There are limitations to our study. First, the nonrandomized study design precludes any solid comparisons with standard genetic testing procedures. Second, by only including patients that had previously been included in the SCAN-B biobank research study, 14% of all consecutive breast cancer patients were not eligible for inclusion and were not invited to participate in BRCAsearch. However, the exclusion criteria for SCAN-B and BRCAsearch were very similar, diminishing the importance of this selection bias, but also decreasing the proportion of the patients assessed for eligibility that were not given the invitation letter for BRCAsearch.

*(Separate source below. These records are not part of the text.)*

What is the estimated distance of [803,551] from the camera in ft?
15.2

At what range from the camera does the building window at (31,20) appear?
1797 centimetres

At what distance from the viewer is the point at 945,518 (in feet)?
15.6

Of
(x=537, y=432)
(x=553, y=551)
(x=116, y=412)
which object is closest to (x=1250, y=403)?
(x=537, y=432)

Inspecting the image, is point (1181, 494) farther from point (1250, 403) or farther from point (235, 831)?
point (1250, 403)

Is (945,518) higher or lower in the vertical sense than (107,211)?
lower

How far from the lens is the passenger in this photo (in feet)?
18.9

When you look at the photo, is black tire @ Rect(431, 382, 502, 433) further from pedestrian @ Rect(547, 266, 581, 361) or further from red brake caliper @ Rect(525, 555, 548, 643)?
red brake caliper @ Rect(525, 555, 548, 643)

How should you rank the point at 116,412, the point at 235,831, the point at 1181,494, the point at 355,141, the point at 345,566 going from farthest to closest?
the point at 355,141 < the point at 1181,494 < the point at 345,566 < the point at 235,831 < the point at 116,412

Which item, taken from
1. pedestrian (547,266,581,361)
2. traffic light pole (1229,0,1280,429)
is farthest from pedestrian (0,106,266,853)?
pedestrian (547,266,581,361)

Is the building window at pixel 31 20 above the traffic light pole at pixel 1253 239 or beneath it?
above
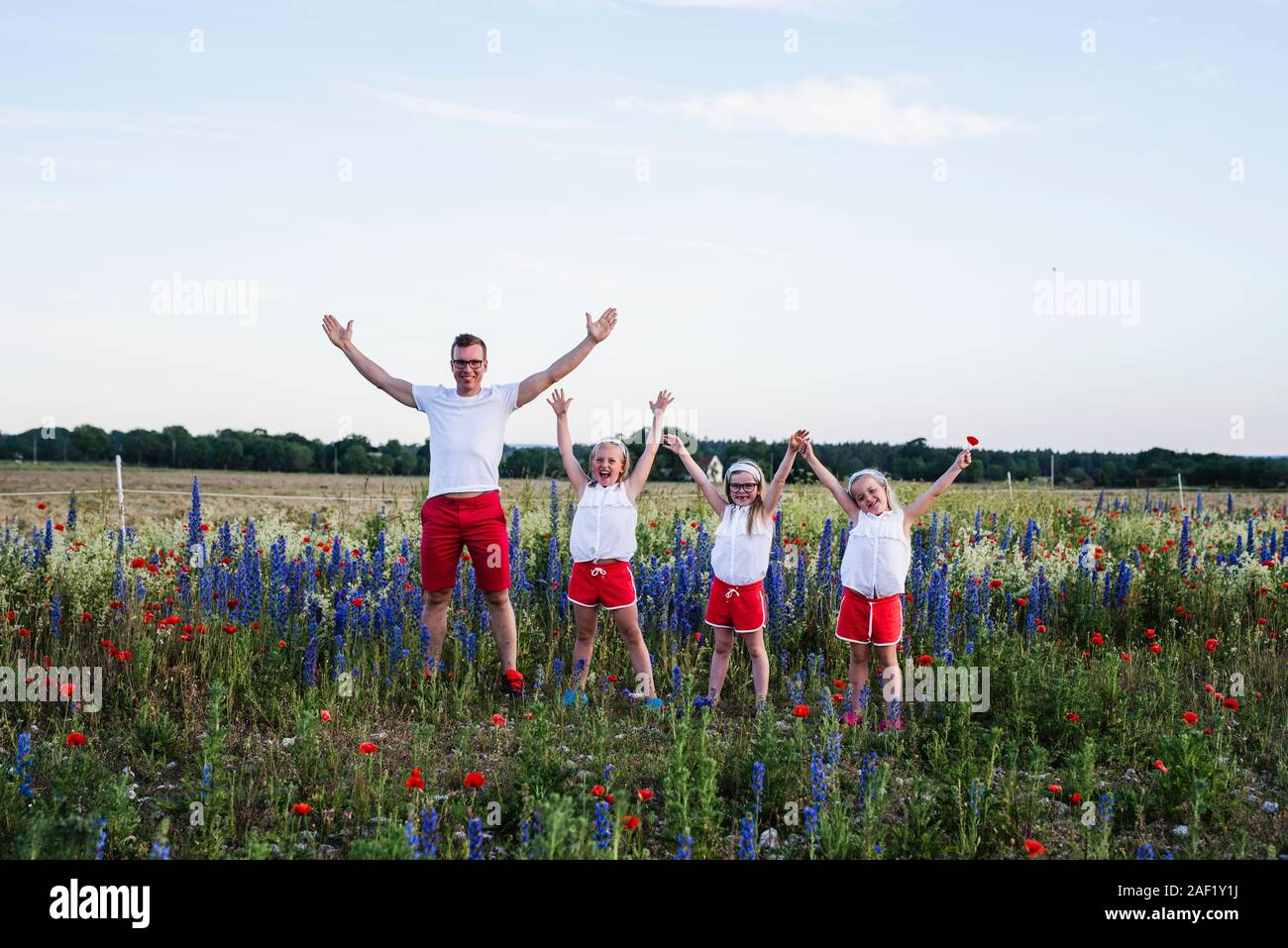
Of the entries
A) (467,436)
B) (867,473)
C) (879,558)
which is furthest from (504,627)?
(867,473)

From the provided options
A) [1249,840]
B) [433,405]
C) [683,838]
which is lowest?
Result: [1249,840]

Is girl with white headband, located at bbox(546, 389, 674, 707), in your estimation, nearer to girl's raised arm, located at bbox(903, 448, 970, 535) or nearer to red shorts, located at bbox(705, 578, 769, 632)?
red shorts, located at bbox(705, 578, 769, 632)

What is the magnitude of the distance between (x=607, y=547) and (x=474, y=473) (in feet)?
3.02

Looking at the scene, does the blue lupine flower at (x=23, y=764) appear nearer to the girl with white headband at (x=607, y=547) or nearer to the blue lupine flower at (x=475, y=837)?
the blue lupine flower at (x=475, y=837)

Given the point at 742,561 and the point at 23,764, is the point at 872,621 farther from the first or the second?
the point at 23,764

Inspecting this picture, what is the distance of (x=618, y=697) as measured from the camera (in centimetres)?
609

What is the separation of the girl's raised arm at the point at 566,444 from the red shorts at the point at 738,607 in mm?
1039

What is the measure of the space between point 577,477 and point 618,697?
1.36 metres

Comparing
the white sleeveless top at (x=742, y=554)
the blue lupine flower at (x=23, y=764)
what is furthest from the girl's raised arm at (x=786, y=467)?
the blue lupine flower at (x=23, y=764)

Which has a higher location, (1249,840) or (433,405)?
(433,405)

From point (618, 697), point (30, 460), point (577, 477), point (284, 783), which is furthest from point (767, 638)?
point (30, 460)

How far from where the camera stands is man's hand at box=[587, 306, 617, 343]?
5.93 metres

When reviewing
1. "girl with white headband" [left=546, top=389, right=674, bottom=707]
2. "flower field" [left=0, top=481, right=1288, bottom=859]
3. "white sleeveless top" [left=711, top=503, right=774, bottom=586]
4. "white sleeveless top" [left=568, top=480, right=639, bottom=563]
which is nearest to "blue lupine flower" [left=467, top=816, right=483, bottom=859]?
"flower field" [left=0, top=481, right=1288, bottom=859]

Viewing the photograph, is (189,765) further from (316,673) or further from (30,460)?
(30,460)
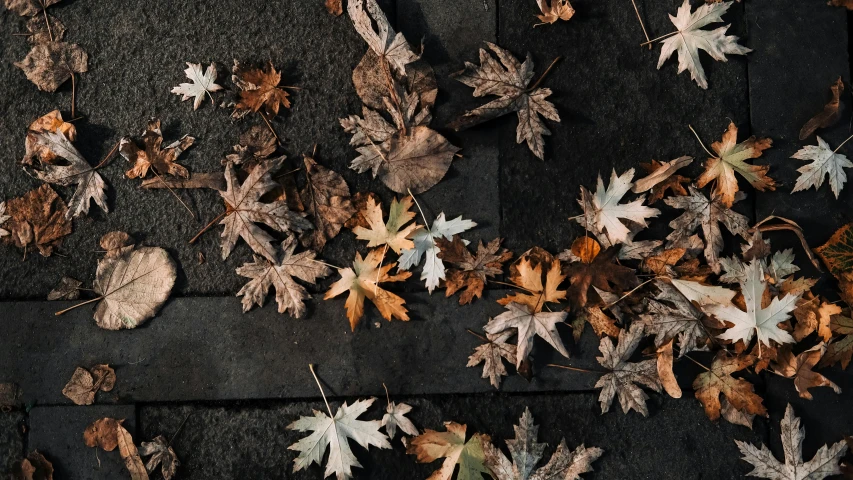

In summary, written pre-test information was a feasible way of streamlining the process of genetic testing in newly diagnosed breast cancer patients. Future studies evaluating potential psychosocial impacts of proactive and simplified procedures of genetic testing are needed, preferably with randomized study designs. Also, the penetrance of BRCA1/2 mutations identified within cohorts of unselected patients needs further study.